There is more to say about this, but I want to turn my attention to an aspect of the novel that I mentioned in the very first sentence of this post: the way it captures the effort Ahmed makes to enter imaginatively into his father’s life, to understand the circumstances—as far as Ahmed can know them—that brought his father to what was then Palestine. I was struck in particular by Ahmed’s rendering of his father’s and grandmother’s experience in one of the cattle cars the Nazis used to transport Jews to the camps:
Meant for thirty men, eighty are crammed in. To perish by smothering is one way to die. It is a shorter death, happening with the same indifference as the wind falls or the star are extinguished. The people imagine the pain in their bodies. Their eyes take on a color of peril and stone.

→ Raw data:
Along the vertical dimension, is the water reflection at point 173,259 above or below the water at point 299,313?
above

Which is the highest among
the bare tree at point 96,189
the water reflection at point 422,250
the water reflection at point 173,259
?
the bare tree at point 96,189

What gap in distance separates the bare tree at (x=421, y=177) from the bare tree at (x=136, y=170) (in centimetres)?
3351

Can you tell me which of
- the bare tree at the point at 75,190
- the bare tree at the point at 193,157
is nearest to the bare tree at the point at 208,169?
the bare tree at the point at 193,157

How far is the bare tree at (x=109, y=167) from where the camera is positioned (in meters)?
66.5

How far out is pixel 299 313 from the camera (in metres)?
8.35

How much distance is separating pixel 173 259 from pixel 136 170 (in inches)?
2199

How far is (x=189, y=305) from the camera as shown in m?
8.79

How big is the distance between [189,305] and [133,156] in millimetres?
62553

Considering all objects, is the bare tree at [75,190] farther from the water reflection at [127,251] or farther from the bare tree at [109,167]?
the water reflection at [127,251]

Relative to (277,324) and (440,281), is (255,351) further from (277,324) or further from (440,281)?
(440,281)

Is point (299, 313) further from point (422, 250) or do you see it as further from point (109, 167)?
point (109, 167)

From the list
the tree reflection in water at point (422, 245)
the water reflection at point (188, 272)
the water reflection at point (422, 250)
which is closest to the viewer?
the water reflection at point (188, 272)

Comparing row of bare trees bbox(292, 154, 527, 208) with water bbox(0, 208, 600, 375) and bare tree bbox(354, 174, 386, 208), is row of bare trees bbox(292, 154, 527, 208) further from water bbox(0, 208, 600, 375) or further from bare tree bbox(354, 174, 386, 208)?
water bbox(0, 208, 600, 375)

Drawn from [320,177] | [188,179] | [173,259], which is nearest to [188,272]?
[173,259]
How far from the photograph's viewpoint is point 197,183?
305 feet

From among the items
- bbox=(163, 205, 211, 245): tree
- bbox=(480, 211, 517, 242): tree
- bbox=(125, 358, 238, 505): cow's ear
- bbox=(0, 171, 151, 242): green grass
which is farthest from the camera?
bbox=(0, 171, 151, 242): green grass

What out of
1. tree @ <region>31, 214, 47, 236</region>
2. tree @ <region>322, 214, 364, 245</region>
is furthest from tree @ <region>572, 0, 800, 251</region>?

→ To be done:
Copy the stretch of the excerpt about the novel from "There is more" through "peril and stone." word for word. The lines are unrelated to the excerpt about the novel.

→ Reply:
There is more to say about this, but I want to turn my attention to an aspect of the novel that I mentioned in the very first sentence of this post: the way it captures the effort Ahmed makes to enter imaginatively into his father’s life, to understand the circumstances—as far as Ahmed can know them—that brought his father to what was then Palestine. I was struck in particular by Ahmed’s rendering of his father’s and grandmother’s experience in one of the cattle cars the Nazis used to transport Jews to the camps:
Meant for thirty men, eighty are crammed in. To perish by smothering is one way to die. It is a shorter death, happening with the same indifference as the wind falls or the star are extinguished. The people imagine the pain in their bodies. Their eyes take on a color of peril and stone.